Mbah Qodim “Lalu ada camilan yang biasa juga kita berikan kepada jiwa, misalnya mudah sekali mengeluh, mencaci, berdusta, atau menghina orang lain, jiwa kita seolah olah nggak puas bila kita belum menghina orang, atau tidak tenang bila kita belum mencaci prilaku orang, itulah camilan jiwa yang tanpa sadar kita berikan setiap harinya …. Ingat bapak-bapak sekalian … jiwa kita itu terus berkembang dan membesar, dan makanan atau camilan yang terbiasa ia makan akan mempengaruhi perkembangannya”.
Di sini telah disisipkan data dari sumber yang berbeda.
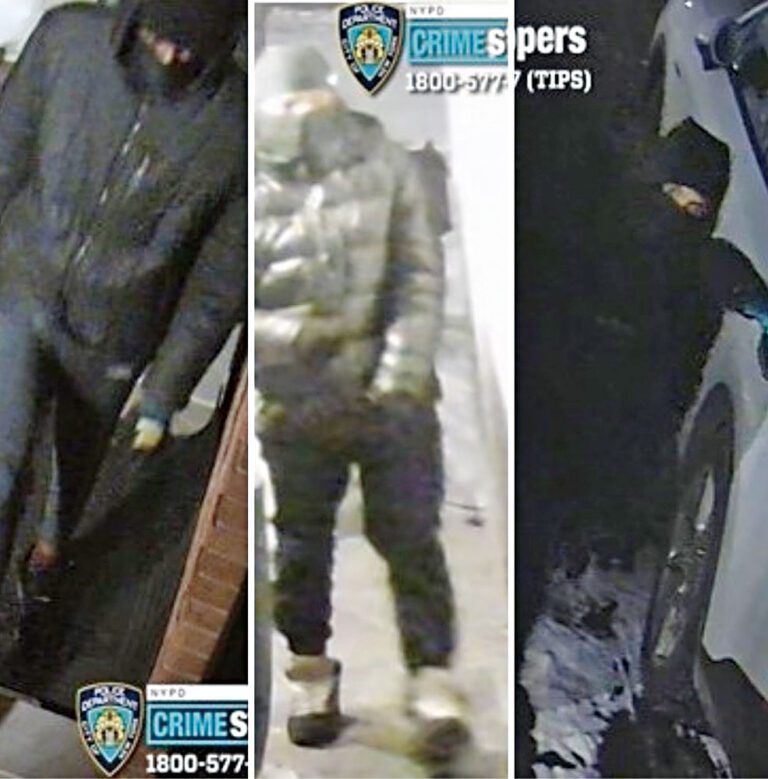 遭警通緝的嫌犯。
Pak RT “Seperti yang sering kita lihat di medsos ya mbah, mudahnya orang komen seenak udele, padahalkan udel mereka nggak enak?”
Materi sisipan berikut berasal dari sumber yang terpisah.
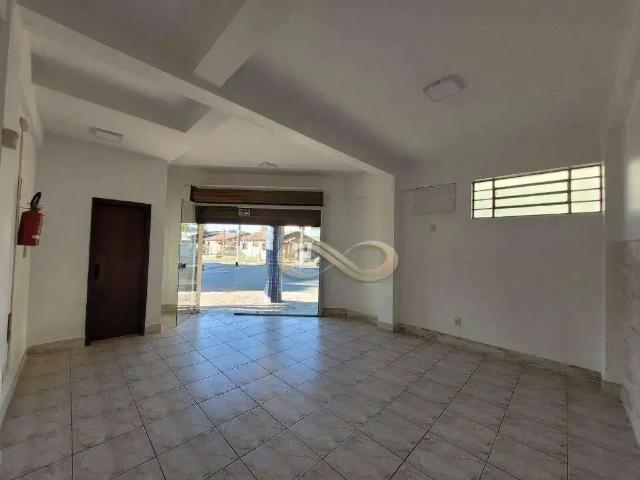 Ponto Comercial aluguel em Gravataí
Mbah Qodim tersenyum “Wes wayahe … wes wayahe ..”.

Pak RW “Mbah, mau Tanya nih, apa betul muhabalah seseorang bisa mendatangkan musibah, karena ada salah seorang di negeri ini yang muhabalah bersaksikan Al Quran di kepalanya saat hatinya merasa terdzolimi, namun ada yang membalasnya dengan komenan sinis mengibaratkan sang muhabalah diolok-olok adalah seorang wali yang doanya mustajab, hingga musibah terjadi karena muhabalah tersebut, juga apa bener sih mbah jika kaum yang di negeri itu apabila banyak melakukan maksiat maka bencana akan diturunkan oleh Allah SWT, tapi kok ada yang bisa menjelaskan secara ilmu pengetahuan bahwa bencana itu benar-benar masuk akal karena sebab musabab alami?”

Mbah Qodim menatap pak RW dengan teliti “Sekali lagi mbah ulangi, itu tergantung makanan apa yang kita berikan untuk jiwa kita, bila makanan jiwa kita selalu jelek ya yang ada kedangkalan berfikir sehingga cela, hina dan olok-olok cepat sekali keluar dari dalam diri kita, fahamilah bapak-bapak, semua yang ada di dunia ini, apapun yang akan terjadi selalu ADA TANDA-TANDANYA …. Nah Allah SWT itu adalah Dzat Maha Hebat dalam taktik dan strategi, bisa saja DIA sebelumnya memberikan tanda-tanda dengan angin, burung-burung, kelahiran bayi, ocehan orang gila, status FB seorang wanita yang tidak sengaja minta gempa, atau bisa saja muhabalah seorang yang merasa teraniaya, intinya adalah Allah SWT ingin memberi pesan sebelum hal itu terjadi, maka dahulu Rasulullah SAW pernah bersabda tentang ramalan masa depan yang saat ini banyak terjadi, atau sanepan para wali yang ternyata mengandung arti, jadi Allah SWT adalah Dzat Yang Maha menentukan dengan cara apa DIA memberikan tanda-tandanya, jadikan hal itu untuk meningkatkan keimanan kita, jangan terjebak siasat syetan yang akan menggelincirkan keimanan kita, mengenai bencana itu karena maksiat, bapak-bapak silahkan baca sendiri dalan kitab Al Quran dan Hadist Nabi, apa yang diberikan oleh kedua pedoman tersebut imani dengan sungguh-sungguh, bila ada yang menjawabnya secara alamiah dan meniadakan unsur Ilahiyah ya itu pertanda jiwanya sering makan makanan keduniawian”. 

Pak RW “Lalu apa yang semestinya kita lakukan mbah?”

Mbah Qodim “Pemerintah dan masyarakat harusnya mulai tanggap akan keadaan diri, banyak-banyaklah mohon ampun dan mulai memperbaiki prilaku yang tidak disukai oleh Sang Penguasa Ala mini …. Mbah lihat contoh positif yang sudah dilakukan TNI, se Indonesia mereka menggelar doa bersama, semoga ini bisa di jadikan contoh untuk seisi negeri sebelum banyak lagi tangisan-tangisan dan kesengsaraan yang datang menghampiri”.

Pak RW “Jika itu tidak dilakukan mbah?”

Mbah Qodim “Berarti kita semua sedang dalam ayakan besar yang bernama hisab dunia … dimana saat kita diayak maka akan terbagi 2 golongan … HALUS dan KASAR …. Atau bahasa lain LANJUT atau BERHENTI !!!”